Ça m’est revenu à l’esprit la semaine dernière quand la Régie de l’énergie n’a accordé à Hydro-Québec qu’une hausse de 0,7 % de son tarif résidentiel, deux fois moins que les 1,6 % que la société d’État aurait aimé obtenir.

Comme le veut la tradition, cette décision a été traitée comme une nouvelle importante, elle a été bien en vue dans les bulletins de nouvelles, elle a fait la manchette des pages économiques des quotidiens.

Quand on y pense un peu, n’est-il pas étonnant qu’on accorde autant d’importance à un événement dont les conséquences sont somme toute insignifiantes ? En moyenne, les Québécois paieront 11 $ de plus par année.

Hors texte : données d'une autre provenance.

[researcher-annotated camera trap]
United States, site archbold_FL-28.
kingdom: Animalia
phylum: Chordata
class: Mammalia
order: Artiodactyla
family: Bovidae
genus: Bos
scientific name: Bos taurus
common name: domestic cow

Ce n’est rien quand on pense que le prix d’un seul plein d’essence peut varier de 6 $ ou 7 $ d’une semaine à l’autre.

S’il y a matière à nouvelle, m’a-t-on patiemment expliqué, c’est que la Régie de l’énergie a tempéré les demandes de la société d’État. Mais même si Hydro-Québec avait eu gain de cause, la facture n’aurait grimpé que de 25 $ par année.

« Petite hausse, mais toujours de trop lorsque les clients en arrachent », a lancé la porte-parole de l’Union des consommateurs. On a, me semble-t-il, perdu le sens des proportions. Avec les nouveaux tarifs, qui s’appliqueront en avril, la facture baissera de 4 cents par mois pour les logements et n’augmentera que de 88 cents par mois pour les petites maisons. Ceux qui paieront plus, ce sont ceux qui ont plus de moyens, 1,75 $ par mois pour une maison moyenne et 2,39 $ pour une grosse maison.

Ce qu’il y a derrière ces nouvelles, c’est que le prix de l’électricité est une obsession collective au Québec, une valeur sacrée, reposant sur la conviction profonde qu’une augmentation des prix est une anomalie et une augmentation supérieure à l’inflation est un sacrilège.

Un long détour pour revenir à la Norvège. Nous avons un point commun avec ce pays, en plus de l’hiver. La Norvège est elle aussi l’un des gros producteurs mondiaux d’hydroélectricité, avec des ressources assez abondantes pour être l’un des très rares endroits, avec le Québec, où la majorité des familles se chauffent à l’électricité.

La similitude s’arrête là. Les Norvégiens, fin 2016, payaient en moyenne 100,4 øre le kilowattheure, ce qui équivaut à 16 cents. Au Québec, c’est environ 7 cents. Les Norvégiens paient plus du double. En plus, leur facture a augmenté de 23,8 % en 2016 ! Vous avez bien lu. Là-bas, les prix fluctuent en fonction du marché et des coûts de production.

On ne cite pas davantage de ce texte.